Em um mercado cada vez mais dominado por SUVs híbridos e elétricos — muitos deles vindos da China, o VW Jetta GLI pode se gabar de ser um dos poucos sedãs com uma pegada claramente esportiva, ou melhor, um autêntico esportivo.
A começar pela própria aparência, que não é espalhafatosa, mas deixa claras pistas das suas intenções com as rodas de 18 polegadas, as pinças vermelhas e o friso rubro na grade. Mas, não sé só no visual, o bom fôlego, que garante sua tocada prazerosa, está no conjunto motor 2.0 TSI, que gera 231cv de potência e 35,7kgfm de torque, e câmbio DSG de sete marchas. Completando a pegada esportiva, está o excelente acerto do conjunto de suspensão, que segura bem a carroceria mesmo naquelas curvas mais fechadas e não sacrifica o conforto, absorvendo bem as irregularidades do piso. O preço é um pouco salgado, mas, para quem busca um esportivo raiz, o VW Jetta GLI 2026 entrega o que promete.
A linha 2026 traz a atualização estética mais relevante desde a chegada dessa geração ao Brasil. A nova assinatura luminosa frontal, com faróis mais estreitos e interligados, moderniza o conjunto. A traseira agora também adota lanternas conectadas por uma barra horizontal, alinhando o modelo à identidade global recente da marca. Mas o VW Jetta GLI não virou um carro espalhafatoso. Mas continua discreto. As rodas de 18 polegadas, as pinças vermelhas e o friso rubro na grade são pistas suficientes para quem sabe o que está olhando. Com 4,74 metros de comprimento e 2,68m de entre-eixos, o GLI entrega o que muitos SUVs médios prometem: bom espaço interno e porta-malas generoso de 510 litros. Para uso familiar, atende com folga um casal com filhos pequenos ou dois adultos viajando com bagagem.
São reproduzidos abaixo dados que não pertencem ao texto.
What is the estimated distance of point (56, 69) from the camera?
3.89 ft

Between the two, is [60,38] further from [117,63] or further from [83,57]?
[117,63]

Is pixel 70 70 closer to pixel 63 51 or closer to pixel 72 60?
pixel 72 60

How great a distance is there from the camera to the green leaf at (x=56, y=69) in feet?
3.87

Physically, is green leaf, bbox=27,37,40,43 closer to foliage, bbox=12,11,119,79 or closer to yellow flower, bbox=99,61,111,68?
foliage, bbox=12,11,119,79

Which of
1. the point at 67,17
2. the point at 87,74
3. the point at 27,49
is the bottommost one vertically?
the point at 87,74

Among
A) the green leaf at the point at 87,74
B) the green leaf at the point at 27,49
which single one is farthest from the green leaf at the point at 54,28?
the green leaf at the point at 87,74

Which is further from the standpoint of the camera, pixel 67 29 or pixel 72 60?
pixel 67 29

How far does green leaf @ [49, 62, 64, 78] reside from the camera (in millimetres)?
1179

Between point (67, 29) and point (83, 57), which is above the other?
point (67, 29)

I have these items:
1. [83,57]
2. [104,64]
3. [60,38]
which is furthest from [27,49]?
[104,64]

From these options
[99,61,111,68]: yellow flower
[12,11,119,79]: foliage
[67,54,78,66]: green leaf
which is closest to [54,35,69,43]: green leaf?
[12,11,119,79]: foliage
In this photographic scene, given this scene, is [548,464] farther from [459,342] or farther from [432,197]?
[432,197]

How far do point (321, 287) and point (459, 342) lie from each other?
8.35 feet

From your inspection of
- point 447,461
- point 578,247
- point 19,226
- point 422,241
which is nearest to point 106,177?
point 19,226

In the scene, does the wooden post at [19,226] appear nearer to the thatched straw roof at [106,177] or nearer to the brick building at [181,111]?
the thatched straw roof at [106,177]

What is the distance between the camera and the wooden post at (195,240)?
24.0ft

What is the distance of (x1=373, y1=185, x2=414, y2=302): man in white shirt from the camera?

No banco traseiro, dois passageiros viajam confortavelmente; o terceiro sofre com o túnel central elevado. A ausência de saídas de ar e portas USB atrás chama atenção negativa em um carro dessa faixa de preço — ainda mais quando compactos mais baratos já oferecem isso. Por dentro, o ambiente do VW Jetta GLI é escuro, esportivo e funcional. O VW Play de 10 polegadas e o painel digital cumprem bem o papel, mas o acabamento revela a origem americana do projeto: há plástico rígido além do que se espera por quase R$ 280 mil. Debaixo do capô segue o conhecido 2.0 com turbo e injeção direta, que rende 231cv e 35,7kgfm de torque, sempre aliado ao DSG de sete marchas. É um conjunto amplamente conhecido — e isso é elogio. Maduro, confiável e com enorme respaldo no mercado de preparação.
No modo Normal, o carro é civilizado. Trocas suaves, acelerador progressivo e rodar relativamente confortável. Mas, basta selecionar o modo Sport para o VW Jetta GLI mostrar sua outra personalidade. A resposta ao acelerador fica imediata, o câmbio reduz marchas com agressividade e o sedã ganha outra postura. O 0 a 100 km/h em 6,6 segundos não conta toda a história. O mais impressionante são as retomadas e a facilidade com que ele ganha velocidade. A direção progressiva é direta e comunicativa. A suspensão independente nas quatro rodas, com multilink traseiro, segura bem a carroceria sem transformar o carro em algo desconfortável demais. Em curvas, o diferencial com bloqueio eletrônico ajuda a puxar a dianteira para dentro, reduzindo subesterço e permitindo acelerar cedo na saída.
Não é um carro econômico, mas também não é beberrão irracional. Durante o teste, médias próximas de 9km/l na cidade e 14km/l na estrada mostram que o VW Jetta GLI pode ser relativamente racional quando conduzido com moderação. O racional aponta para economia, altura em relação ao solo e versatilidade urbana. O emocional aponta para centro de gravidade baixo, câmbio DSG rápido e prazer ao volante. E existe ainda um detalhe importante: subir um degrau para sedãs premium como o BMW 320i exige um salto financeiro considerável. O VW Jetta GLI, nesse contexto, vira uma espécie de ponte entre o generalista e o premium esportivo.
O VW Jetta GLI 2026 não é o carro mais tecnológico da faixa de preço. Não é o mais luxuoso. Não é o mais eficiente. Mas é um sedã que talvez seja um dos poucos abaixo dos R$ 300 mil que ainda entrega envolvimento ao volante de verdade, sem depender de eletrificação para impressionar. Ele não tenta seguir a tendência. Ele reafirma uma identidade. Em tempos de SUVs altos, silenciosos e cada vez mais parecidos entre si, o GLI é quase um manifesto sobre rodas. E para quem ainda valoriza isso, ele continua fazendo todo sentido.